§ PROBLEM TO WORK ON
Up to and including the line that contains "United States, site lebec_CA-04.", repeat the entries below exactly from the first line on. Do not carry over any pictures.
╭──
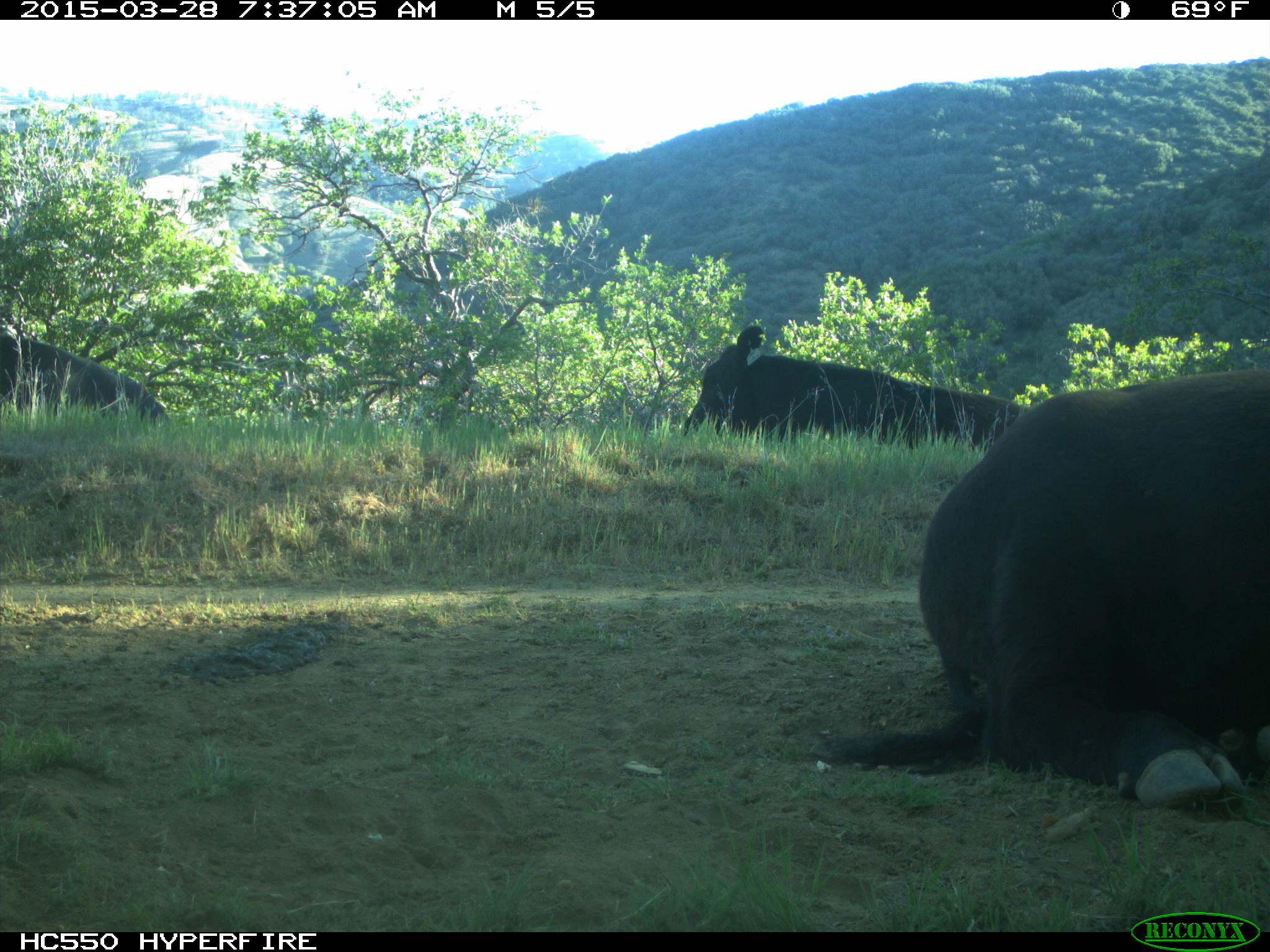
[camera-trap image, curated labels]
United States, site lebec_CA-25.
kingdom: Animalia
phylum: Chordata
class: Mammalia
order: Artiodactyla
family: Bovidae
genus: Bos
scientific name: Bos taurus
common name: domestic cow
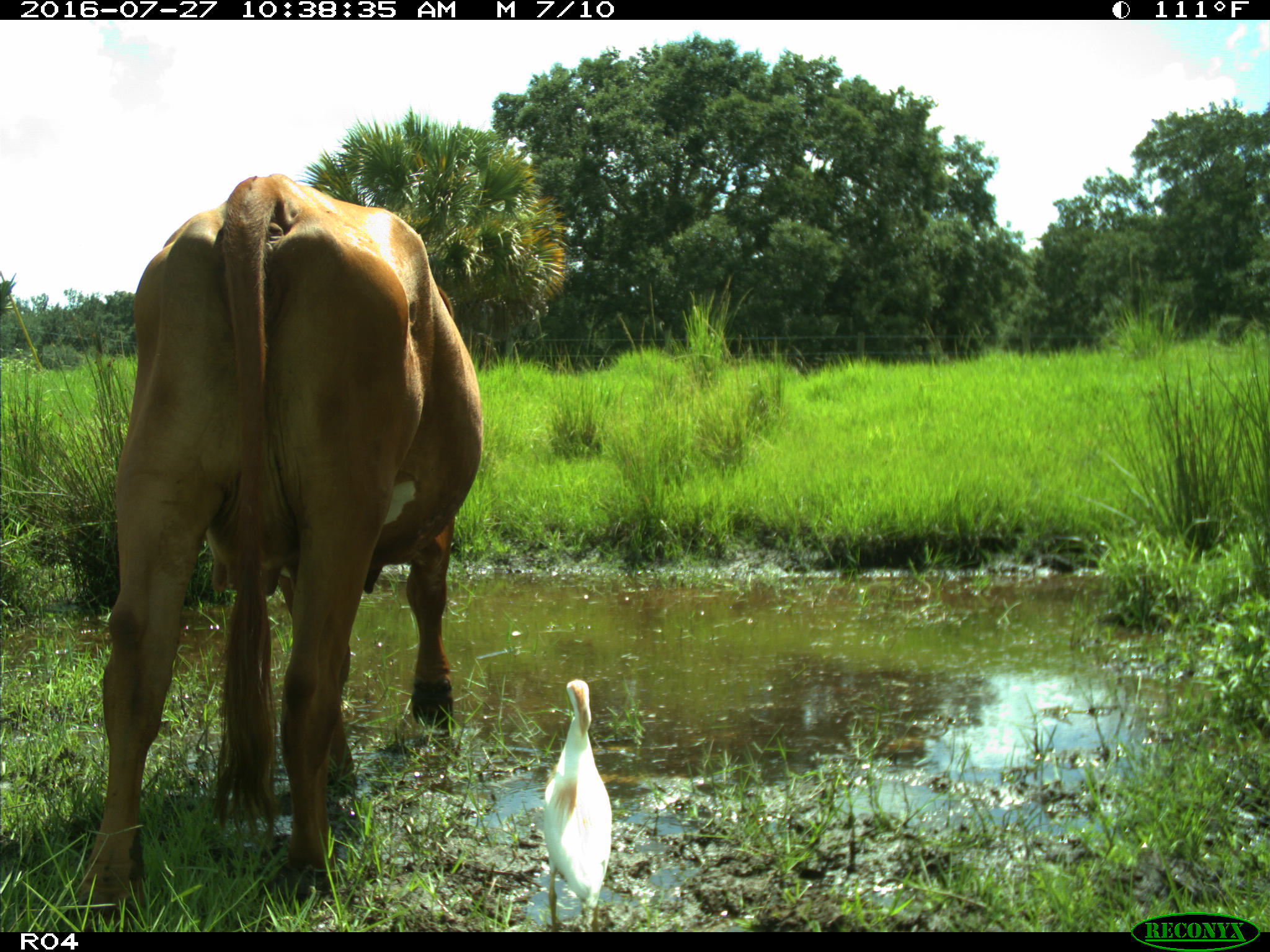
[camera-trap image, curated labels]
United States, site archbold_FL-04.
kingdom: Animalia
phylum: Chordata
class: Mammalia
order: Artiodactyla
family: Bovidae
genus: Bos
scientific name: Bos taurus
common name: domestic cow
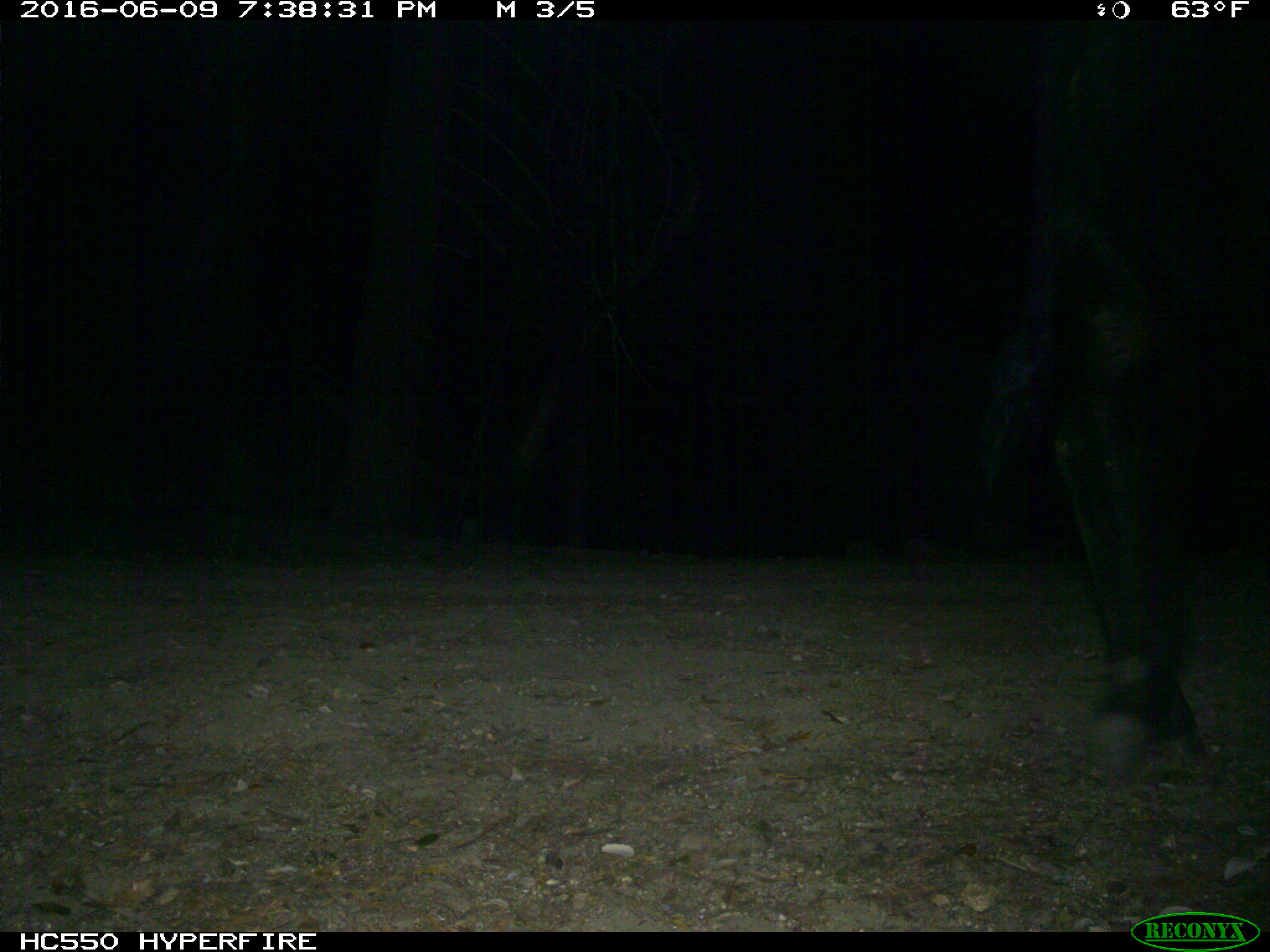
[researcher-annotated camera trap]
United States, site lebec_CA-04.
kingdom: Animalia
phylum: Chordata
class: Mammalia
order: Artiodactyla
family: Bovidae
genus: Bos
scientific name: Bos taurus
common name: domestic cow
Bos taurus (domestic cow).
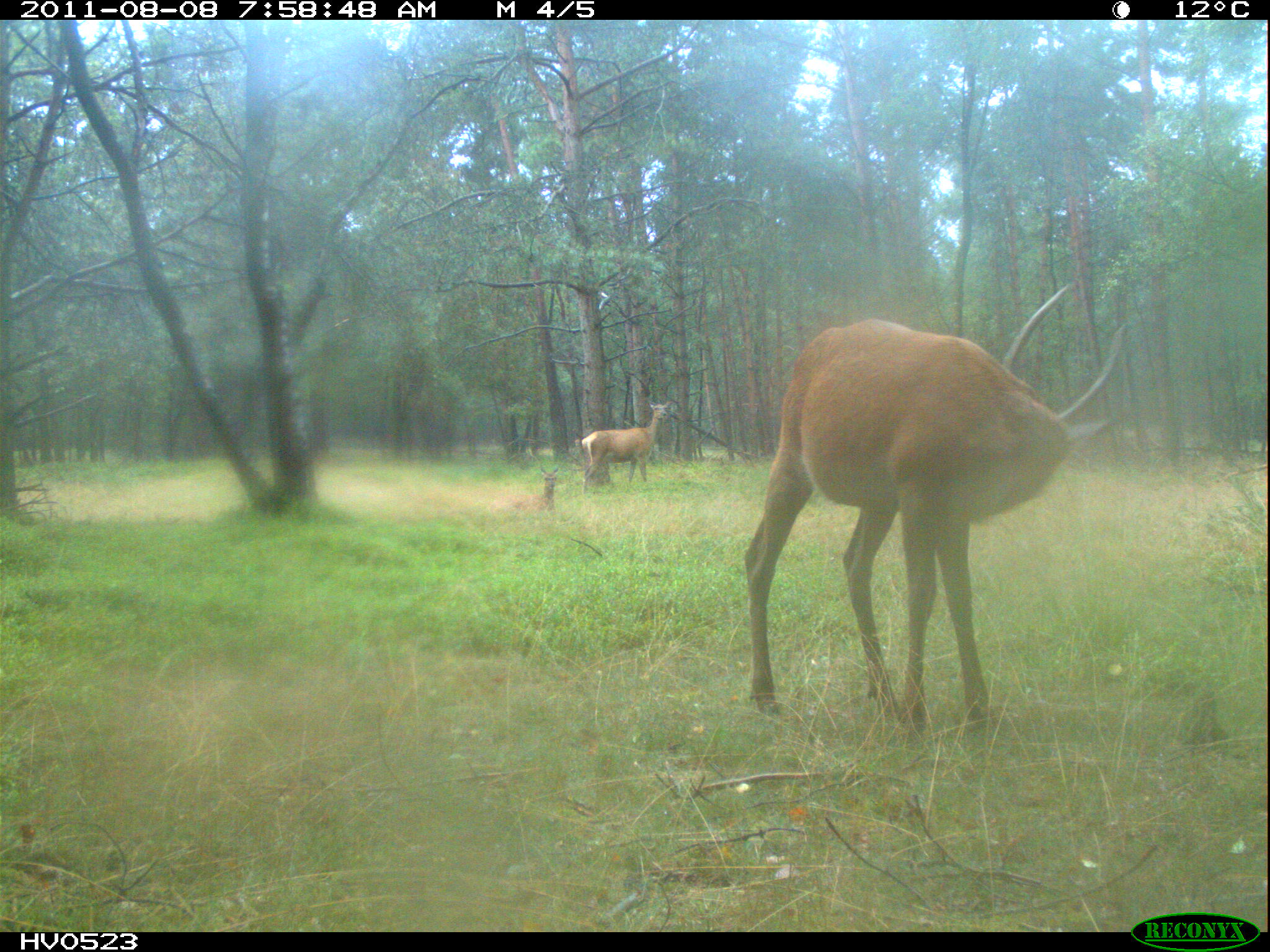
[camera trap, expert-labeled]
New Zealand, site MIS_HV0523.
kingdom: Animalia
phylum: Chordata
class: Mammalia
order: Artiodactyla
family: Cervidae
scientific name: Cervidae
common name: deer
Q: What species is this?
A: Deer (Cervidae).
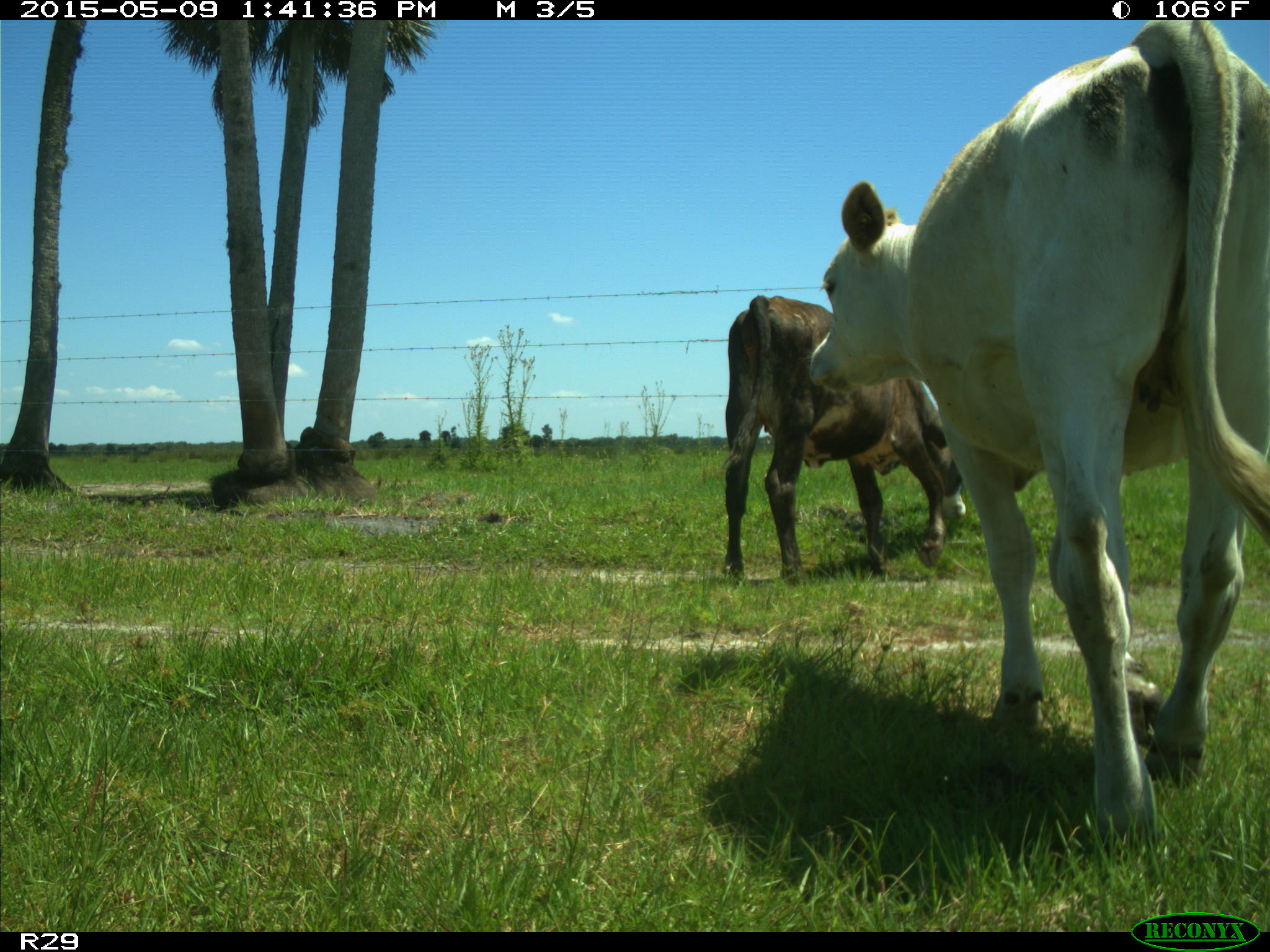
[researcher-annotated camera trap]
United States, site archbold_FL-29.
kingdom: Animalia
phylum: Chordata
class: Mammalia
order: Artiodactyla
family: Bovidae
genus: Bos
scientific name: Bos taurus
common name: domestic cow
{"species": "Bos taurus (domestic cow)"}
╰──
§ TASK RESPONSE
[camera-trap image, curated labels]
United States, site lebec_CA-25.
kingdom: Animalia
phylum: Chordata
class: Mammalia
order: Artiodactyla
family: Bovidae
genus: Bos
scientific name: Bos taurus
common name: domestic cow
[camera-trap image, curated labels]
United States, site archbold_FL-04.
kingdom: Animalia
phylum: Chordata
class: Mammalia
order: Artiodactyla
family: Bovidae
genus: Bos
scientific name: Bos taurus
common name: domestic cow
[researcher-annotated camera trap]
United States, site lebec_CA-04.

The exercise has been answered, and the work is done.